Risiko von Diabetes-Folgeschäden gesunken

Diabetes kann Augen, Nieren und Füße schädigen. Doch die Zahl dieser Folgekrankheiten ist zurückgegangen. Vermutlich liegt das an einer besseren Behandlung und Vorsorge.

Gesunde Füße: Diabetiker leiden heute seltener an Fußproblemen als früher

Erhöhte Blutzuckerwerte bei Diabetes können die Blutgefäße und Nerven schädigen. Das kann eine Reihe von Erkrankungen nach sich ziehen. Doch aktuellen Zahlen zufolge ist der Anteil an Diabetikern mit Folgeschäden an den Augen, Nieren und Füßen gesunken. Ein Autorenteam um Professor Gunter Wolf vom Universitätsklinikum Jena veröffentlichte die neuen Berechnungen in der Deutschen Medizinischen Wochenschrift.

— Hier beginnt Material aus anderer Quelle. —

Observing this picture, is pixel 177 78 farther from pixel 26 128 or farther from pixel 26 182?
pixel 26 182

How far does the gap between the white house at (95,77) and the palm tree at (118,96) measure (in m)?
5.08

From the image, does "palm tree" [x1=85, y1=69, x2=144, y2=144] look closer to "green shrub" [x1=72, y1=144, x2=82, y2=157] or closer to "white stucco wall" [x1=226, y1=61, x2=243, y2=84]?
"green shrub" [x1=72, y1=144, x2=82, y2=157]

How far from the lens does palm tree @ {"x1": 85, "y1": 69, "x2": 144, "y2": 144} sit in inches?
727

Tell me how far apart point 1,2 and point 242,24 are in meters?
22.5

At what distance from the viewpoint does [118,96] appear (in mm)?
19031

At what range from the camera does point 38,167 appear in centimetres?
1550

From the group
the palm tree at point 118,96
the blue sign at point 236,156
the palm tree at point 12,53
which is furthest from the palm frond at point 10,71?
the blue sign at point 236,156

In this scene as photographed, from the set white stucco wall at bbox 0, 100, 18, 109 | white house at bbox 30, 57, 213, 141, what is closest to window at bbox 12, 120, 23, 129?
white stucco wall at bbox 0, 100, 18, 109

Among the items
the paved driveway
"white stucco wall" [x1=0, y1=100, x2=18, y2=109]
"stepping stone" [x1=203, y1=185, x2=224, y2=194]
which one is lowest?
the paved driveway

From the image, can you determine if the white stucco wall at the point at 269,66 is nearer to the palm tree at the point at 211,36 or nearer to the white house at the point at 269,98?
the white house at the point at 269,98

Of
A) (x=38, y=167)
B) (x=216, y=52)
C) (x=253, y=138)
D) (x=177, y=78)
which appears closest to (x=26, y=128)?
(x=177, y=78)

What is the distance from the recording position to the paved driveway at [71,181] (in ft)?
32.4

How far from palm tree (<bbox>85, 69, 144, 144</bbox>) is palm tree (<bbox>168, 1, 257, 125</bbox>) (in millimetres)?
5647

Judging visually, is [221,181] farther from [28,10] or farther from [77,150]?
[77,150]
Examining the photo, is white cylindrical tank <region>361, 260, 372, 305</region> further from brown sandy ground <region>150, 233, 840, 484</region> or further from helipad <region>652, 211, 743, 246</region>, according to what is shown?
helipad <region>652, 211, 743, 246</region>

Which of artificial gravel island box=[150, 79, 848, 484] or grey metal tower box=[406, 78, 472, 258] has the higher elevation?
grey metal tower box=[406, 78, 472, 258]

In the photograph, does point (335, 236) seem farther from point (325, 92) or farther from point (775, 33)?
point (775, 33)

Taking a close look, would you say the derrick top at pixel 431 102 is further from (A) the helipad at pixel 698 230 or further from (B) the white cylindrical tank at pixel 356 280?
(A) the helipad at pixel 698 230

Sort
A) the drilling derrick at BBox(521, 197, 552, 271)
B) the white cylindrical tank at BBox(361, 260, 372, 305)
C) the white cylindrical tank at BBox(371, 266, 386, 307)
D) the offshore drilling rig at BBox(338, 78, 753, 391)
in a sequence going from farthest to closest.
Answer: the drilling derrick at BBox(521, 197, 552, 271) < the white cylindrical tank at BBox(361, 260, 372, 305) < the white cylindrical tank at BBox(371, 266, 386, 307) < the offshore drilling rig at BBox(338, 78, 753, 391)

Schäden an der Netzhaut bei Diabetes seltener geworden

Besonders der Anteil an Diabetikern mit Netzhautschäden (Retinopathie) ist in den letzten fünfzig Jahren zurückgegangen. Stellten Ärzte 1956 noch bei 39 Prozent der Betroffenen diese Diagnose, hatten in den vergangenen Jahren nur noch 10 Prozent der Typ-2-Diabetiker und 25 Prozent der Typ-1-Diabetiker eine Retinopathie. Ähnlich sieht es bei den diabetischen Nierenschäden aus. In Lehrbüchern findet sich meist die Angabe, dass rund 40 Prozent der Menschen mit Diabetes eine eingeschränkte Nierenfunktion aufweisen. Nach den Neuberechnungen von Wolf und seinem Team leiden in Deutschland aber nur 10 Prozent der Typ-2-Diabetiker daran. Auch bei den Typ-1-Diabetikern sind es nur 15 Prozent.

Rückgang bei Amputationen

Deutliche Verbesserungen zeigen sich auch beim diabetischen Fußsyndrom. Gestörte Wundheilung und verringertes Schmerzempfinden begünstigen bei Diabetes vor allem an den Füßen schwere Geschwüre, die im schlimmsten Fall eine Amputation des betroffenen Körperteils notwendig machen. Noch in den 1990er-Jahren mussten Diabetiker sich 20-mal häufiger einer Amputation unterziehen als Gesunde. Inzwischen haben Männer mit Diabetes immerhin nur noch ein 8,8-mal höheres Risiko, das von Frauen ist 5,7-mal höher. Wodurch dieser Rückgang konkret zustande kommt, darüber geben die Zahlen keine Auskunft. Die Studienautoren vermuten aber, dass bessere Behandlungsqualität, flächendeckende Vorsorgeuntersuchungen sowie Schulungen dazu beigetragen haben könnten.